Normally, I’m not a big fan of nepotism.  Most established artists either don’t have enough time for their kids.  Or they figure it’s inappropriate to gift a musical silver spoon.  Kid’s got to learn the ropes on his own!  Quite frankly, who wants to see a rocker’s kid(s) simply because said rocker owns the bully pulpit? 

But I didn’t read the family band that way at all.  Instead, my impression was that to Ike and sons, family will always be first.  The family makes music together because it brings them joy.  And joy on stage is contagious as hell.  I watched Pete Cimbalo, along with bandmates Adam Kreir, Phil Karnats and Dave Cottini grinning ear to ear as the three sons laid down the harmony vocals.  Every member of that band has been playing together in those dive bars long before the first of the Reilly boys was born.  They’ve watched them grow up.  And if you understand those small towns, family can mean a lot more than genetics.

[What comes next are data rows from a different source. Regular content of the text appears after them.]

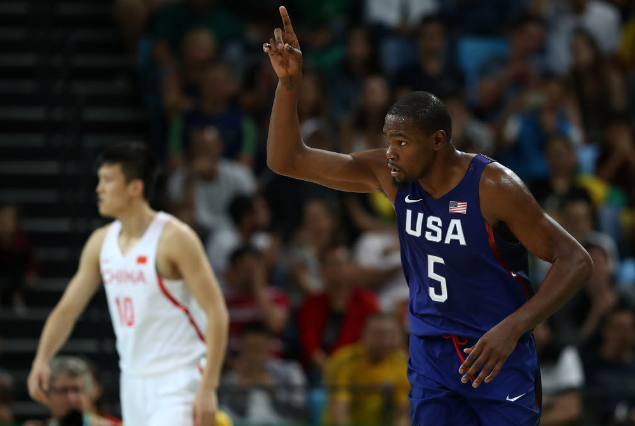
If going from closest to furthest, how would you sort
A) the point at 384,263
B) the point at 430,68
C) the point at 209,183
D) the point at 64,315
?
the point at 64,315 < the point at 384,263 < the point at 209,183 < the point at 430,68

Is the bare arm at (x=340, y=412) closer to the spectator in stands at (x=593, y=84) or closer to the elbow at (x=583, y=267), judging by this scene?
the elbow at (x=583, y=267)

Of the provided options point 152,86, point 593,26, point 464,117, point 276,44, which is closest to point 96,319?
point 152,86

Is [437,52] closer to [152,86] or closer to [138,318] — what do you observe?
[152,86]

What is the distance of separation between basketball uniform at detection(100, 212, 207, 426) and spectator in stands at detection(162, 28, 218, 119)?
584 cm

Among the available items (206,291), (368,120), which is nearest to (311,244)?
(368,120)

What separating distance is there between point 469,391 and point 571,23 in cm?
904

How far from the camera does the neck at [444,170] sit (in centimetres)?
493

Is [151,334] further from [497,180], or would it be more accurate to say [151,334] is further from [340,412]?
[340,412]

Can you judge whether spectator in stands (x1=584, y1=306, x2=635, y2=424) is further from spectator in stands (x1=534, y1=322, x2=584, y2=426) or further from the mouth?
the mouth

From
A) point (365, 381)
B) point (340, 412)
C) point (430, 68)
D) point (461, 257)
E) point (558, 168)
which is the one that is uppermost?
point (430, 68)

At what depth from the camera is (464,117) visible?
1135 centimetres

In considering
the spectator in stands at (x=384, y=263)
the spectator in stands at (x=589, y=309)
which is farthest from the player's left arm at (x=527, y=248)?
the spectator in stands at (x=384, y=263)

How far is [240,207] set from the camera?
10.7 meters

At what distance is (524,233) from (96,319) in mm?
Answer: 6356
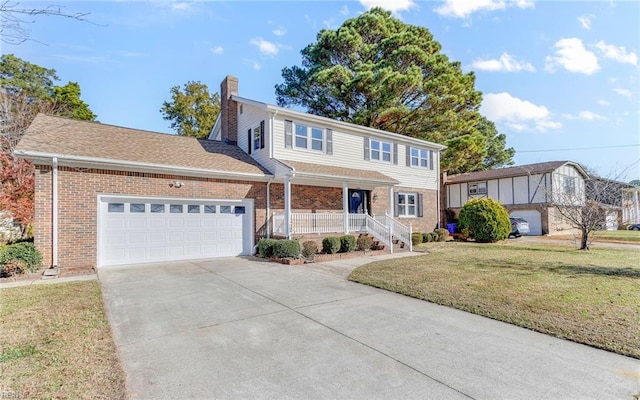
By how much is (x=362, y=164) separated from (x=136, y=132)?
1078cm

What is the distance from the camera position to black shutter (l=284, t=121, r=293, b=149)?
14531 mm

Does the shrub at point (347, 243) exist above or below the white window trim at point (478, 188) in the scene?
below

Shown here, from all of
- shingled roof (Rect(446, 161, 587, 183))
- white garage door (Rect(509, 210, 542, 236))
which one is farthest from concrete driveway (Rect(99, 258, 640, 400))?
white garage door (Rect(509, 210, 542, 236))

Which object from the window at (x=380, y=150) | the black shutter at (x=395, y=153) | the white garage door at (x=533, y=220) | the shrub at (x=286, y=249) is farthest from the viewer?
the white garage door at (x=533, y=220)

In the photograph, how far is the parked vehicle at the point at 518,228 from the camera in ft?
73.6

Sometimes I feel like many of the values we learned growing up in small towns are being lost.  Things like loyalty and a sense of place and belonging.  The responsibility to stick up for one another and to tolerate our neighbors.  Because they were, after all, neighbors.  The willingness to tell somebody to go to hell.  The ability to throw a punch or two to settle things quickly.  Some of the best of them become storytellers and street poets who stick up for the little guy.  It’s a tradition that began with Woody Guthrie and can be heard in the songs of street rats like Willie Nile and Bruce Springsteen.  Ike Reilly’s tales linger with us long after the music has faded away.

I’m pleased to announce that I’m now on the Ike Reilly Assassination bandwagon. Must be since the new album was playing in the kitchen as the pie got made.  But that wouldn’t be any more accurate than a lot of the stuff I’ve just imagined about the guy.  I doubt he’s ever had a wagon.  It’s more like piling in the back of that battered pick up or El Camino.  And I’m here to tell you, baby they were born to run.